Sasmuan's Surprise Spoonbills

I am very grateful to have been given the opportunity to participate in two counts for 2019's Asian Waterbird Census (AWC) in sites I've never been to before. As always, the experience of visiting a new place in the Philippines is unforgettable and will forever be shared with the people alongside me.

The first count I volunteered for gave a surprise sighting that even made it to the front page of the Philippine Daily Inquirer! I've joined in a number of bird counts and surveys of Manila Bay with Arne Jensen, the Records Committee Chair of the Wild Bird Club of the Philippines and an associate expert of Wetlands International but I've never been to the count site I was assigned to last January 12. Djop and I were assigned to join the team of Mads and Lu-Ann Bajarias to count in Sasmuan, Pampanga which included Bangkung Malapad.

Boardwalk entrance of SBMCHEA

Our jump-off point was the fish market in Orani, Bataan so our team of four was already on the road before 3:00AM. We arrived in Orani and was met by Freddy, our boatman for the trip. We wanted to be at Bangkung Malapad by sunrise so we boarded our katig-less banca in the dark and headed off to Manila Bay.

As our surroundings became lighter, we were joined by groups of birds skimming the surface of the water around us. It was a such beautiful dawn!

We were soon approaching the entrance to Bangkung Malapad. Bangkung Malapad, also called the Sasmuan Bangkung Malapad Critical Habitat and Ecotourism Area (SBMCHEA) is a small islet in Manila Bay and boasts of mangrove trees and mudflats where migratory birds can be found.

View from our banca as we approached the entrance to SBMCHEA

Walking through the mangroves to the view deck.
As we got to the viewdeck, we all began setting up: scopes, cameras, food... when I saw three heavy-ish birds flying our direction. My heart skipped a beat when I noticed their distinct heavy bills so when I raised my binoculars to confirm what I thought they were, I couldn't contain my excitement and exclaimed loudly to the group: "Spoonbills!!!" In my excitement at this completely unexpected sighting, I struggled finding the "Black-faced" portion of their name, spinning in place as I forced my brain to cooperate. "Black-faced Spoonbills!" I finally managed to say. I looked at my friends and was even more delighted to know that all of them saw the spoonbills and that they were lifers for Djop and Mads (yay!), and a country lifer for Lu-Ann (yay!)!
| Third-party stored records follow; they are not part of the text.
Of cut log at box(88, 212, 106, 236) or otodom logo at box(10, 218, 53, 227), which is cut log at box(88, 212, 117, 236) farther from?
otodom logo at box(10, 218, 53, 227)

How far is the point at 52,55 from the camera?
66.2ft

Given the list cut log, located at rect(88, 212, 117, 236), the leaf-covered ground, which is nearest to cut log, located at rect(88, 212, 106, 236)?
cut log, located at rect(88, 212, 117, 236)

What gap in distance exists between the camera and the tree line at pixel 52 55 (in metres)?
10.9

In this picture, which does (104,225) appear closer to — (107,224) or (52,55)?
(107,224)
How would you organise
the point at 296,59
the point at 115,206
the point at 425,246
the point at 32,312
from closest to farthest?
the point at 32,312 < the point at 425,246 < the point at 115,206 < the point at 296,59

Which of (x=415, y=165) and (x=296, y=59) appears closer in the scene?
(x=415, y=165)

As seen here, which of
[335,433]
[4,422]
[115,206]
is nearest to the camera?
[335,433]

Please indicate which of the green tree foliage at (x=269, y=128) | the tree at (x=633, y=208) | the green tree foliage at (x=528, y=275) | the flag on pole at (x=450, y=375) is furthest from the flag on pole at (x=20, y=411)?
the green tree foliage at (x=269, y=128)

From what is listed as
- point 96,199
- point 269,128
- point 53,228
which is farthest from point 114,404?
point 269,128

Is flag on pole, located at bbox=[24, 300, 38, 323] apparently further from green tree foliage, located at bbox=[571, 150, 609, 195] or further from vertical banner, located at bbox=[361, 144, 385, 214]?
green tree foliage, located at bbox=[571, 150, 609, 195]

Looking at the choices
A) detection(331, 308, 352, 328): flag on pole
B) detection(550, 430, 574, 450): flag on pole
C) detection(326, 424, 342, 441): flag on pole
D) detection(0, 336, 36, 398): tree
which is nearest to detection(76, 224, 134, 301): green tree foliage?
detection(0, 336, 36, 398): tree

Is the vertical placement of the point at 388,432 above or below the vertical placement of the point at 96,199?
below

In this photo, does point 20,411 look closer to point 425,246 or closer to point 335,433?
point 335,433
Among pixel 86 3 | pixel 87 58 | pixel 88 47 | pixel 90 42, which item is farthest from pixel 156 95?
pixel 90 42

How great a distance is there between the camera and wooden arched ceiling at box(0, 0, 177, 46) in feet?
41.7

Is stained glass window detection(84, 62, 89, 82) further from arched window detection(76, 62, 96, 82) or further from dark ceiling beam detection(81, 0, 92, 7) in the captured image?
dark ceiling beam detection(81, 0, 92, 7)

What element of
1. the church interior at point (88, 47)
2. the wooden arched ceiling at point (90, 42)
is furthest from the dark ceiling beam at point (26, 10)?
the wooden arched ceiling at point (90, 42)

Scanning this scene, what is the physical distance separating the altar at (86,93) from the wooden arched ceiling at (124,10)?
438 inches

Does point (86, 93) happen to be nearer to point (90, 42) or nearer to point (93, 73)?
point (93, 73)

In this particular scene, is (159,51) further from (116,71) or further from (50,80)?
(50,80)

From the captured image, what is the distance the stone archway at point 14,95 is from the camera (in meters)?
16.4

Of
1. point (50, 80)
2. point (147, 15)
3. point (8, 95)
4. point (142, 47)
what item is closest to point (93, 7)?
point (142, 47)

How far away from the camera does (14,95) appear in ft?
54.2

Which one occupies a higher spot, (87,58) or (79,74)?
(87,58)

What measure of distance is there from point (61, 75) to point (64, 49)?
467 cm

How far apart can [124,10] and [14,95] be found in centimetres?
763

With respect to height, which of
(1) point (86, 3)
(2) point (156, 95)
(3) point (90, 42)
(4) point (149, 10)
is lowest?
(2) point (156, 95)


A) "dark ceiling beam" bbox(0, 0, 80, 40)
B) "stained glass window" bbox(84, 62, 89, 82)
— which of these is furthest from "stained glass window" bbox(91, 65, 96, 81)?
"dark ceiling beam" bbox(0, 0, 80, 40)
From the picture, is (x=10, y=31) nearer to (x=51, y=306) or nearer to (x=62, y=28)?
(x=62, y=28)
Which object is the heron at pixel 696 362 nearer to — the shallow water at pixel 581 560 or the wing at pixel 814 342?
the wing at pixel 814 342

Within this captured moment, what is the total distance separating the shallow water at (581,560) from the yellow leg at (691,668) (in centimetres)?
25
The trio of Black-faced Spoonbills flying against the pinkish sky

The spoonbills flew around the view deck a number of times, giving us great views and chances for photographs in our slowly brightening surroundings. We thought (and hoped and prayed) that they would land in the mudflats right in front of us, but sadly they did not and instead flew away behind the mangroves and out of sight.

That's the view deck as photographed from the mudflats

Djop scoping out birds out on the mudflats from the view deck
The spoonbills did not make any more appearances the rest of the day but we did get to see quite a big number of other birds: Black-headed Gulls, Great, Intermediate and Little Egrets, Asian Golden Plovers, Gull-billed Terns, Whiskered Terns of course, and some Caspian Terns. We were soon joined by counters from the DENR, DOT, and WBPP and we scanned and counted the further sides of the mudflats which are covered by the mangroves if you stand on the view deck.

That's Mads and Lu-Ann counting by the mangroves

That's me and Djop counting from the mudflats
Thank you, Lu-Ann for the photo! =)
After we counted the area of birds, we said our goodbyes to the rest of the team, boarded our banca and headed off to our other count spots in the area. Sadly, there weren't much to see in the stops we made save for feeding flocks of Whiskered Terns and egrets. We did pass by a small group of Black-winged Stilts but not much other waders.

We made our way back to Orani, stopping by a large expanse of exposed mudflats which held quite a big number of plovers. The mud was too wet and mushy for us to stand on for better views, so we took note of the site (no longer in Bulacan) and went back to the fish port. We collated our data over lunch and drove back to the city with a total of more than 9,000 birds for our count. The number was quite low but not bad, plus we had a mega record sighting of the Black-faced Spoonbills too! Black-faced Spoonbills are globally endangered and our sighting last January was the first in more than 100 years since it was last recorded in Manila Bay.

With more and more birders looking at the birds in different areas in Manila Bay, hopefully the efforts to protect and conserve it will pay off. And hopefully, with sightings such as the Black-faced Spoonbills among other birds, there is more than enough justification for the protection of the habitat, not only for the birds and other wildlife, but also for humans too.